What is expected. Return every line of the items that contains the string "sign", matching case exactly.

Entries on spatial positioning

§

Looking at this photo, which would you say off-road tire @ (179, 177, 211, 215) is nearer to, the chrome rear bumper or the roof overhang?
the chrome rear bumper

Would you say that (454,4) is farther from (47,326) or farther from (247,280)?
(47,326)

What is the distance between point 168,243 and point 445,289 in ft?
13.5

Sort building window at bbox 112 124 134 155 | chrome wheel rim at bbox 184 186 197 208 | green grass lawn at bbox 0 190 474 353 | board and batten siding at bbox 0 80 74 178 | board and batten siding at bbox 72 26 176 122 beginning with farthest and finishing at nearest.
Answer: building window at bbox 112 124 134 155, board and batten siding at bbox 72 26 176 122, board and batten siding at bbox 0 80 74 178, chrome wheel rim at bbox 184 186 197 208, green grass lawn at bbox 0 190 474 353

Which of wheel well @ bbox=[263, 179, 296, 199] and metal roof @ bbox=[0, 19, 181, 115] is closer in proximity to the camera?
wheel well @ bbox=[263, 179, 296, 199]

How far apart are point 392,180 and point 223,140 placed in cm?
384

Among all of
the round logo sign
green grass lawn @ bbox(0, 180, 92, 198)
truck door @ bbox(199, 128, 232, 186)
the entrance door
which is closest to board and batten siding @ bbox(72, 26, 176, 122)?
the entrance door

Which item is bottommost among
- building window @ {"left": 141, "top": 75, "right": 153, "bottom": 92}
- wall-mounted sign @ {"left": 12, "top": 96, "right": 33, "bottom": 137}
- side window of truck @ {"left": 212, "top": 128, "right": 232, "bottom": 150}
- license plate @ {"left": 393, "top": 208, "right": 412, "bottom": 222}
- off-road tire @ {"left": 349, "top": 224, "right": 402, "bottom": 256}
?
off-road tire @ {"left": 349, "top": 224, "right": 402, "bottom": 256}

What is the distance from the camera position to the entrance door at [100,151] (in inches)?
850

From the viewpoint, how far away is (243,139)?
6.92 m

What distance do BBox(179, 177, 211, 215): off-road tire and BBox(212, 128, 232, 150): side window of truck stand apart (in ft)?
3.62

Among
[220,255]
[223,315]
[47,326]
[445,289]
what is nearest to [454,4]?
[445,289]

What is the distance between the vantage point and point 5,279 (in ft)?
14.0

§

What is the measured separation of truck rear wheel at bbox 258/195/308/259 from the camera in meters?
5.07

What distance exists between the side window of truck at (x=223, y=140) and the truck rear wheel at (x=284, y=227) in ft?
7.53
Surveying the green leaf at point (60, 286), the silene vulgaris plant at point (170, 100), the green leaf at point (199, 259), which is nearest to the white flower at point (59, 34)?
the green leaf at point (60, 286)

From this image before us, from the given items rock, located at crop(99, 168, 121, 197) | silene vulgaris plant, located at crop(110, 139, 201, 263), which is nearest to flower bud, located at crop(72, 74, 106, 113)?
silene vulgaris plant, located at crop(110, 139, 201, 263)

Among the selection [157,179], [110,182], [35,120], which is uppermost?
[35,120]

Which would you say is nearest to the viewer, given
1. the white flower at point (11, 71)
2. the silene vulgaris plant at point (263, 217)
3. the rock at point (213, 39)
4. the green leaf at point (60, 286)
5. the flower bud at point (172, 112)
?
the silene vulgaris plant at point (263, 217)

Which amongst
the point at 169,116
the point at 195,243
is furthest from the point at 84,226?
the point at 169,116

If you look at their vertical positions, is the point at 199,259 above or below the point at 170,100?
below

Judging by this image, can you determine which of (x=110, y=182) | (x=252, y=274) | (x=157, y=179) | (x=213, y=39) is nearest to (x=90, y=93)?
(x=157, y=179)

§

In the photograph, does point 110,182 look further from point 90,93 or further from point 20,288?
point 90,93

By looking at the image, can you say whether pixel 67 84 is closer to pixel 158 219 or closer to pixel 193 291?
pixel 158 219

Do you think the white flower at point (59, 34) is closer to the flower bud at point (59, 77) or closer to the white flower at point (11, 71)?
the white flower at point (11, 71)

§

Task answer.
the round logo sign
- wall-mounted sign @ {"left": 12, "top": 96, "right": 33, "bottom": 137}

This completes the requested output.